Even so, in 2009, there were still physicists who pointed out that while the pitch does dip, it doesn’t alter its path as much as or in the manner we think it does. Of course, Dizzy Dean, who was one of baseball’s great characters from the 1930s and 1940s, would have suffered none of these nuances if he were around today. He once said about curveball skeptics: “Go stand behind a tree, and I’ll hit you with an optical illusion.”
BEHIND THE EIGHT BALL
If you believe a billiards icon, the expression behind the eight ball had nothing to do with the game eight ball. It didn’t even directly involve playing a game of pool.
Charles E. Peterson, the inaugural president of the Billiard Association of America and a fancy shot champion, credited a bank clerk named Allie Flint with concocting the phrase in a pool room in New York City sometime between 1914 and 1916.
Flint and his buddies enjoyed “Kelly Pool,” a game in which each competitor blindly picks a small numbered ball for his eyes only. Balls on the table had to be pocketed in order, and the winner would be the first player to sink his corresponding full-sized ball. The thing is, as they got together during the lunch hour, the group didn’t have a lot of time, and, in truth, they liked the gambling more than the pool playing. So after a while, they decided to cut out the middle activity (playing pool) and focus on the betting. To that end, they’d just pull the small balls out of a shaker bottle, and he who drew the lowest number won the wagered cash.
“Well, this Allie Flint was the original hard-luck kid,” Peterson said in a syndicated 1941 column interview. “He was forever getting a big number. And it seems No. 9 fell his way more than any other. In a game of some 10 or 15 players a number that high was a bust-out. An eight might sometimes luck out—never a nine.”

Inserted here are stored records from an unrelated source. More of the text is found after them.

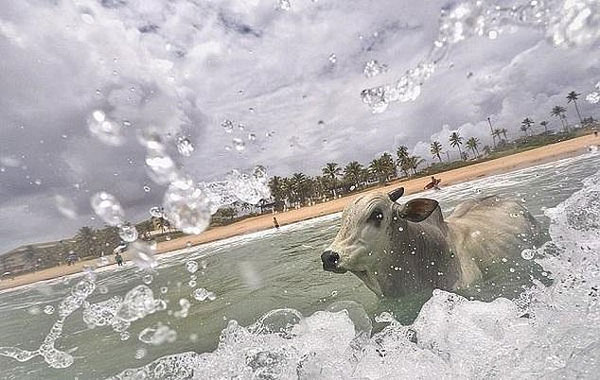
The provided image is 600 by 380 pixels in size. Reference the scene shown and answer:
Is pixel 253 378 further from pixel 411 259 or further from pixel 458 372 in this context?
pixel 411 259

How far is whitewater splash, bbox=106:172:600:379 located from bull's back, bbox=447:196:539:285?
19.6 inches

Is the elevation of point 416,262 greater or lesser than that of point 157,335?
greater

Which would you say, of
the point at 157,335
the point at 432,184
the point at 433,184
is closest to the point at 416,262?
the point at 157,335

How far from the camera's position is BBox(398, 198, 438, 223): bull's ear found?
15.4ft

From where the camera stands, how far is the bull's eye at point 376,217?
15.1 ft

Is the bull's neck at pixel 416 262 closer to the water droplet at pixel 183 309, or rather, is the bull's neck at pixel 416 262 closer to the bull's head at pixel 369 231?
the bull's head at pixel 369 231

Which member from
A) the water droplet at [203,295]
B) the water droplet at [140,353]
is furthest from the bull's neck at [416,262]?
the water droplet at [203,295]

Hence, Flint lamented after continued losses, “There I am behind the eight ball again,” according to Peterson. “It spread like wildfire all over New York and then over the country. It was the birth of the eight-ball blues.”
The story has a mythical quality to it, and the idiom certainly has meaning in the game of eight ball (being behind that ball is a big strategic disadvantage). It’s also important to note that this metaphor for being in a precarious situation became particularly widespread in the 1930s, after the game of eight ball had acquired a large following. Those facts do leave us a little behind the eight ball, so to speak, as to the phrase’s origin.
WILD-GOOSE CHASE
In the days preceding pristine oval tracks, horse racing had some pretty wide-open styles of competing. None may have been more outlandish than the wild-goose chase.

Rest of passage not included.